# EXTRAIT
Ainsi, après l’humiliante motion de censure de septembre 1932, c’est une nouvelle dissolution qui est décidée et de nouvelles élections législatives organisées, le 6 novembre 1932. Leur résultat confirme l’effondrement des soutiens au gouvernement. Von Papen qui tente malgré tout de se maintenir au pouvoir, est poussé à la démission par von Schleicher, qui s’installe à son tour à la chancellerie. Celui-ci a pris la mesure de la menace nazie et refuse désormais de négocier avec Hitler, mais tente de faire exploser le NSDAP en attirant à lui l’ex-numéro 2 du parti, Strasser.
Il fait le choix de trouver une majorité, même relative, en réhabilitant la politique sociale, en discutant avec les syndicats, en proposant une réforme agraire. Il espère un gouvernement allant de l’aile droite des sociaux-démocrates à l’aile gauche (si l’on ose dire) du parti nazi. Mais Schleicher se heurte à une double opposition. D’une part, le SPD refuse de le soutenir. D’autre part une partie de la droite, sous l’influence des lobbies agrariens, rejette son projet de réforme agraire ; le président Hindenburg lui-même, dont le fils Oskar est impliqué dans le scandale des « aides à l’Est », retire sa confiance dans son ancien protégé.

# CONSIGNE
Relevez toutes les personnes désignées par leur nom dans l'extrait sur la chute du gouvernement von Papen.

# Une suite d'enregistrements

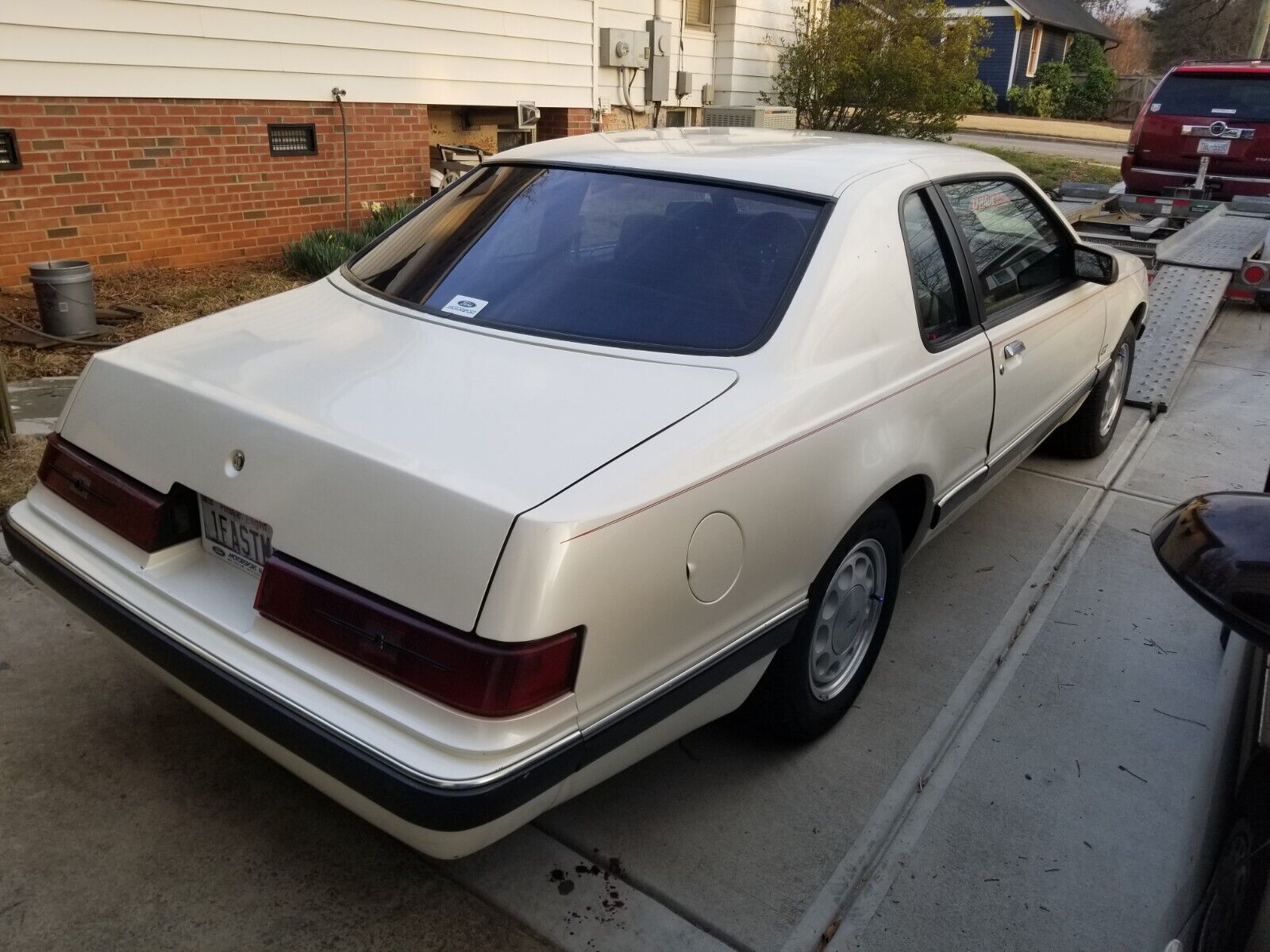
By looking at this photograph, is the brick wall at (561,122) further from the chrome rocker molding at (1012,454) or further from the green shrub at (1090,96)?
the green shrub at (1090,96)

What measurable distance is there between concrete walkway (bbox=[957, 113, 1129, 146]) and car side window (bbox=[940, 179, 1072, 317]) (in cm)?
2556

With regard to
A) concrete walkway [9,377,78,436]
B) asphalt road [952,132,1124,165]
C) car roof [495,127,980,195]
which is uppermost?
car roof [495,127,980,195]

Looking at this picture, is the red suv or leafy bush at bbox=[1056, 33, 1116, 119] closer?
the red suv

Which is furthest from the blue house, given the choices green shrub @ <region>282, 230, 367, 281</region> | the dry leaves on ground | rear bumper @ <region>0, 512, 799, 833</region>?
rear bumper @ <region>0, 512, 799, 833</region>

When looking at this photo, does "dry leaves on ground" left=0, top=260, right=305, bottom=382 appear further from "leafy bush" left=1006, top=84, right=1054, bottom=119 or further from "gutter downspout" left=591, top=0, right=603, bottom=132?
"leafy bush" left=1006, top=84, right=1054, bottom=119

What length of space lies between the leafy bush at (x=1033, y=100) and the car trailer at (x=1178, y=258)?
29.4m

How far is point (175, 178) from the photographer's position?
294 inches

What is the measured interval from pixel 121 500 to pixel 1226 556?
235 cm

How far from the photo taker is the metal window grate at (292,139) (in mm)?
8125

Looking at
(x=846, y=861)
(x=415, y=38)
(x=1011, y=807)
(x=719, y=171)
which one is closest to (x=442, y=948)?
(x=846, y=861)

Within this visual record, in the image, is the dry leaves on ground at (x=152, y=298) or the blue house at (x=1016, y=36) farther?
the blue house at (x=1016, y=36)

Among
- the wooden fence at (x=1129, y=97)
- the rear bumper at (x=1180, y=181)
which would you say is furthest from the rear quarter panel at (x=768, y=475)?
the wooden fence at (x=1129, y=97)

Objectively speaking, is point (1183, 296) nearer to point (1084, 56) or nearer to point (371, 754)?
point (371, 754)

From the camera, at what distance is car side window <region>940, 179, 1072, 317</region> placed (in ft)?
11.5
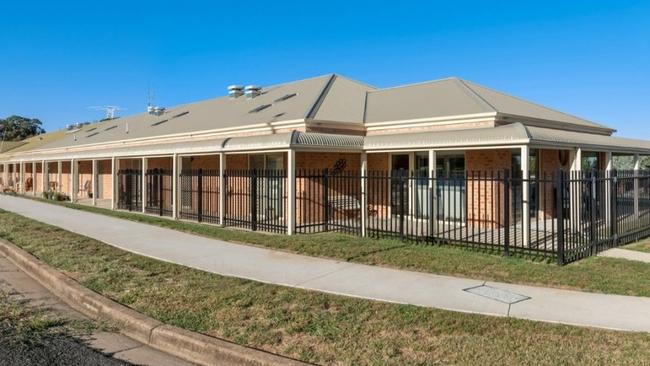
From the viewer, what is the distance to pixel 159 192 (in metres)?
18.0

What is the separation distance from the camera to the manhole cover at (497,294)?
609 cm

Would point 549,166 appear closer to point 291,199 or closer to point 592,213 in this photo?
point 592,213

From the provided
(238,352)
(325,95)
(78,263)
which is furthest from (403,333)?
(325,95)

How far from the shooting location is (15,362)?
167 inches

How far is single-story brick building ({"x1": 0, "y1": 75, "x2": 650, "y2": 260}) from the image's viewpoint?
12.4 meters

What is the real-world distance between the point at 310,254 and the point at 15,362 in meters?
5.62

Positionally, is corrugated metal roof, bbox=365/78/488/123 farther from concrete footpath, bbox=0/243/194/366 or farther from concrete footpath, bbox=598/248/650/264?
concrete footpath, bbox=0/243/194/366

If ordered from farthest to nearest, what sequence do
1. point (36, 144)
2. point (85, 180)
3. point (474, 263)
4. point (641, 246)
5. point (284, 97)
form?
1. point (36, 144)
2. point (85, 180)
3. point (284, 97)
4. point (641, 246)
5. point (474, 263)

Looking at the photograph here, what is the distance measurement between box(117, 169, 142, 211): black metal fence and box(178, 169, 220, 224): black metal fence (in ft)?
11.2

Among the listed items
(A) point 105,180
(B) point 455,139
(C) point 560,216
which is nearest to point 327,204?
(B) point 455,139

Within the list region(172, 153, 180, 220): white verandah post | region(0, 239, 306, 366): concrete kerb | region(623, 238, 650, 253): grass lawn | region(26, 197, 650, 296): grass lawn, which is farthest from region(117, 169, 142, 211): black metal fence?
region(623, 238, 650, 253): grass lawn

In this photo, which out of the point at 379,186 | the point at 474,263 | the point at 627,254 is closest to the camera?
the point at 474,263

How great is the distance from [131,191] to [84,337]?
15602 millimetres

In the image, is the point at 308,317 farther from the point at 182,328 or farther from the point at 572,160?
the point at 572,160
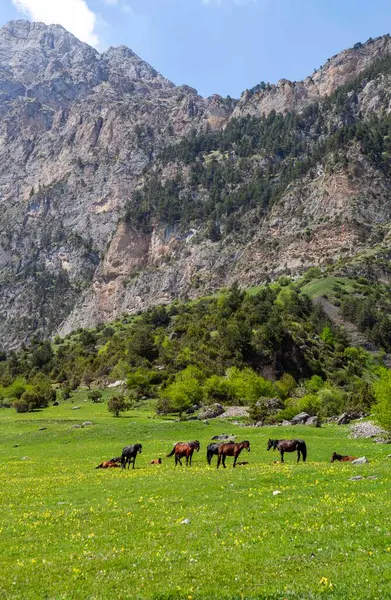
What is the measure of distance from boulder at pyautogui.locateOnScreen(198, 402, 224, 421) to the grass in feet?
128

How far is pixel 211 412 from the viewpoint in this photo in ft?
230

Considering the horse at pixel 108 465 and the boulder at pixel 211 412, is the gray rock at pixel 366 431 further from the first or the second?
the boulder at pixel 211 412

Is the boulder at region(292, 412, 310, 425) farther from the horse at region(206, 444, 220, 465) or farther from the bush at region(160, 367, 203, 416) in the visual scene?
the horse at region(206, 444, 220, 465)

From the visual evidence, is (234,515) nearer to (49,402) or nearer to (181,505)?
(181,505)

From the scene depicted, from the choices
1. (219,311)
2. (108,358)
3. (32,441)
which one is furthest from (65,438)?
(219,311)

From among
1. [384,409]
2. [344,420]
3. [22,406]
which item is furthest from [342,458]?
[22,406]

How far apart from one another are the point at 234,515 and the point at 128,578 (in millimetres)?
6035

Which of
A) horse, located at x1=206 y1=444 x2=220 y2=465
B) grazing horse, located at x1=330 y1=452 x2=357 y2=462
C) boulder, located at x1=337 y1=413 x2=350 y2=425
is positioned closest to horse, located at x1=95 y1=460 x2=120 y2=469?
horse, located at x1=206 y1=444 x2=220 y2=465

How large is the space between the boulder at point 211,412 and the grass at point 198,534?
39.0 meters

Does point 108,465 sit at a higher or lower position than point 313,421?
higher

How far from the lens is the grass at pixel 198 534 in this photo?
10.4 m

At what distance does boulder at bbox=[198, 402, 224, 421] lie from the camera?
6957cm

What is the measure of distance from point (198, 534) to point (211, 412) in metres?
56.9

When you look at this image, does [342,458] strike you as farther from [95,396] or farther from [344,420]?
[95,396]
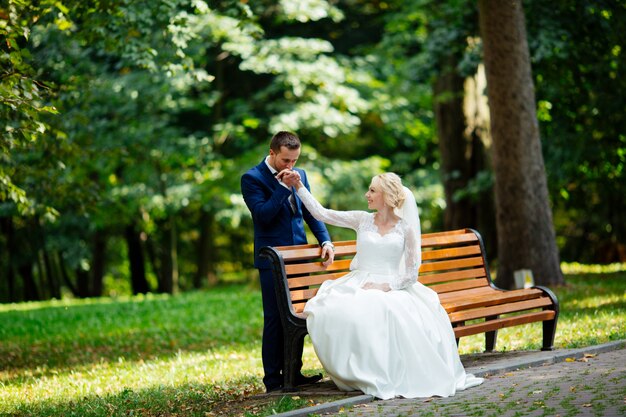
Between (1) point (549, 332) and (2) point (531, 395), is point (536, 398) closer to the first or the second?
(2) point (531, 395)

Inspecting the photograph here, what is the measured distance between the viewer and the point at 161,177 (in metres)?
23.0

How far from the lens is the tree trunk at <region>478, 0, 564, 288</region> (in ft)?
45.7

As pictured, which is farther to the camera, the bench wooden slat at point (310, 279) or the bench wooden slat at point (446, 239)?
the bench wooden slat at point (446, 239)

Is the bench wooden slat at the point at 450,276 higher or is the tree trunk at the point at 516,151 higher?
the tree trunk at the point at 516,151

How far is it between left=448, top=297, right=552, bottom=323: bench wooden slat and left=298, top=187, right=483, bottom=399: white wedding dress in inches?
19.6

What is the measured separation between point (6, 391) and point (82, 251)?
60.8ft

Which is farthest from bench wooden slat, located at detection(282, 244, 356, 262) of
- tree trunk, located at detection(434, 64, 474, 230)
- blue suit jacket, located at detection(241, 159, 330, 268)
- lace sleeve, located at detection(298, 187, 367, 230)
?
tree trunk, located at detection(434, 64, 474, 230)

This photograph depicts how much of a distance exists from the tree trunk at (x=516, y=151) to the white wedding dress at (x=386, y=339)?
279 inches

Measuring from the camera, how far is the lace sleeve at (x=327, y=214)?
7473mm

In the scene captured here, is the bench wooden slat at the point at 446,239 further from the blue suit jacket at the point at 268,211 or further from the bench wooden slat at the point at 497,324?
the blue suit jacket at the point at 268,211

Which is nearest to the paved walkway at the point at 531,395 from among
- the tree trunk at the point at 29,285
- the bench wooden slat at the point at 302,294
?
the bench wooden slat at the point at 302,294

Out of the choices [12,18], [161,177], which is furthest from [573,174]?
[12,18]

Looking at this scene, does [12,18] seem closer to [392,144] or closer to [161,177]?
[161,177]

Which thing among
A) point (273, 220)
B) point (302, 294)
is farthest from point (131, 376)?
point (273, 220)
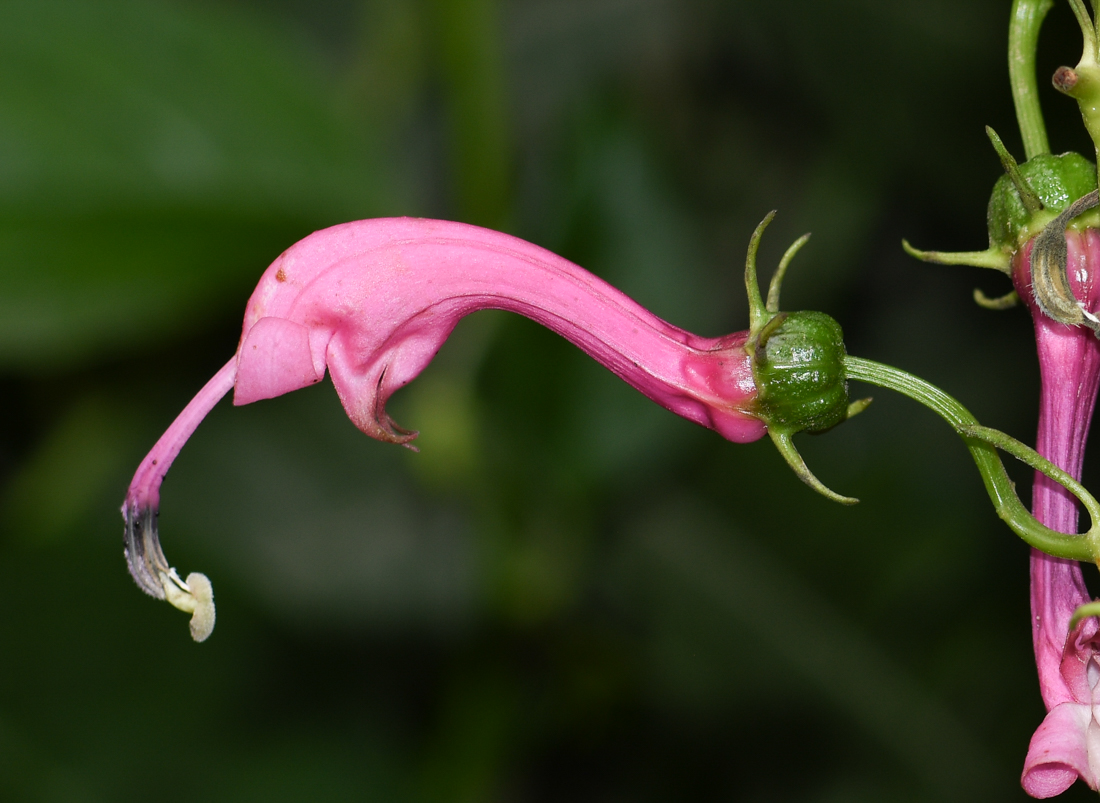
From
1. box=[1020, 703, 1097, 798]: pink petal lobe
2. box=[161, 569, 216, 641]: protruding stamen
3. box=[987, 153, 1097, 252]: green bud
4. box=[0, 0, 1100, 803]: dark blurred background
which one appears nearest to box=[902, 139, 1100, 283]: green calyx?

# CORRIGÉ
von Papen, von Schleicher, Hitler, Strasser, Hindenburg, Oskar